AUSGEWÄHLTER AUSZUG:

##############################

Von Reinhold Gruber, 26. Juni 2019, 00:04 Uhr
"Für mich ist Design der Grund, warum ich aufstehe"
Bild: Kevin Rogers

LINZ. Das 6. "Forum Creative Industries" stellt heute ab 18 Uhr das Thema Design in den Mittelpunkt des Austausches der Kreativen in der Linzer Tabakfabrik. Jessica Covi, Creative Director BMW Group, ist eine Hauptrednerin. Die OÖN haben vor der Veranstaltung der Creative Region mit ihr gesprochen.

OÖN: "Design is everything" lautet der Titel ihres Talks in der Linzer Tabakfabrik. Was darf sich der Laie darunter vorstellen?

Jessica Covi: Design ist viel mehr als Industriedesign, Grafik- oder Autodesign, es ist die Kuration verschiedener Elemente, die ein Erlebnis erzeugen. Elemente, die unsere Sinne miteinander verbinden. Von Sound bis Haptik, visuell und sogar olfaktorisch. Toll ist es, wenn man ein Erlebnis entwickelt, das den Menschen in Erinnerung bleibt.

##############################

DATENZEILEN:

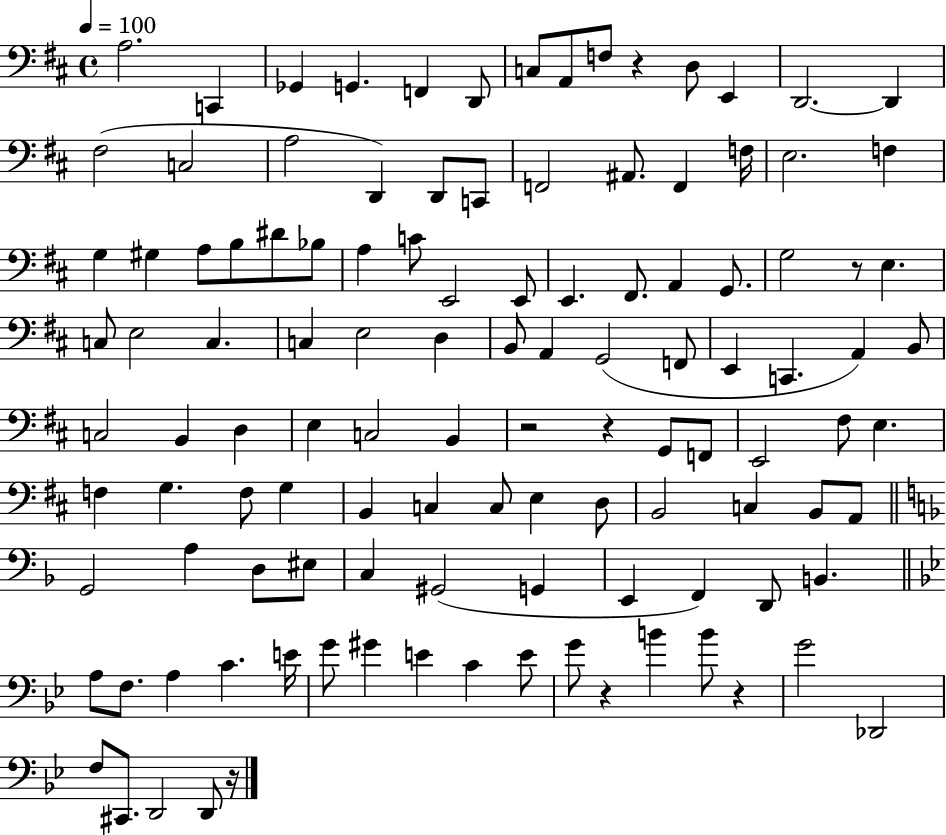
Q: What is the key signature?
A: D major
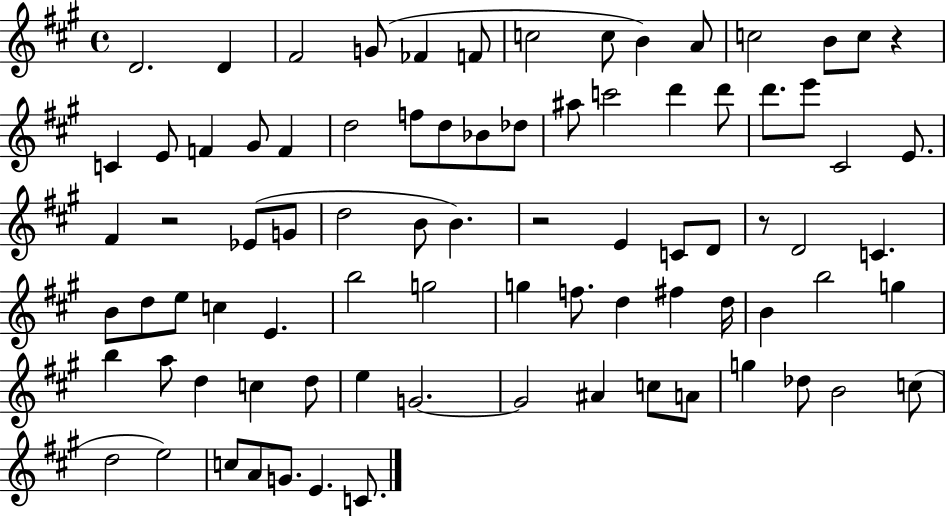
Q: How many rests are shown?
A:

##############################

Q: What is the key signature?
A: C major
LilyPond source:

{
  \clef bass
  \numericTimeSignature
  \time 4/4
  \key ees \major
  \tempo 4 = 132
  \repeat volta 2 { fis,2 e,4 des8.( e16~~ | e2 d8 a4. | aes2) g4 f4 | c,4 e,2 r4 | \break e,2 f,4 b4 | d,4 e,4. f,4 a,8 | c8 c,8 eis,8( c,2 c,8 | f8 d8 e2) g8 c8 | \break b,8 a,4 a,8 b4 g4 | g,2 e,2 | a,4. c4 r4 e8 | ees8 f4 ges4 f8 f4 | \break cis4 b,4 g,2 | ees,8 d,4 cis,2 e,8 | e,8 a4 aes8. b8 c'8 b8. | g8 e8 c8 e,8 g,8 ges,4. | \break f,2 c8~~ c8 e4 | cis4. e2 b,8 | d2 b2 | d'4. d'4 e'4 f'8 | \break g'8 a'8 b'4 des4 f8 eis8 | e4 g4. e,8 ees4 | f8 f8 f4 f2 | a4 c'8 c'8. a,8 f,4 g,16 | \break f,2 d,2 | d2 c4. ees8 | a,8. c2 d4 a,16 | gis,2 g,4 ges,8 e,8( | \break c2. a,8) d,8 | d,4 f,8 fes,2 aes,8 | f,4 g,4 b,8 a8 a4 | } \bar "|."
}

##############################

ZU ERLEDIGEN:
**A)** Wo findet das 6. „Forum Creative Industries“ laut dem Auszug statt?
**B)** Schreib aus dem Auszug wortgetreu ab, was mit „Von Reinhold Gruber, 26.“ beginnt und sich bis einschließlich „mit ihr gesprochen.“ fortsetzt.
Die Datensätze haben mit dem Auszug nichts zu tun.

ERGEBNISSE DER ÜBUNG:
**A)** In der Linzer Tabakfabrik.

**B)**
Von Reinhold Gruber, 26. Juni 2019, 00:04 Uhr
"Für mich ist Design der Grund, warum ich aufstehe"
Bild: Kevin Rogers

LINZ. Das 6. "Forum Creative Industries" stellt heute ab 18 Uhr das Thema Design in den Mittelpunkt des Austausches der Kreativen in der Linzer Tabakfabrik. Jessica Covi, Creative Director BMW Group, ist eine Hauptrednerin. Die OÖN haben vor der Veranstaltung der Creative Region mit ihr gesprochen.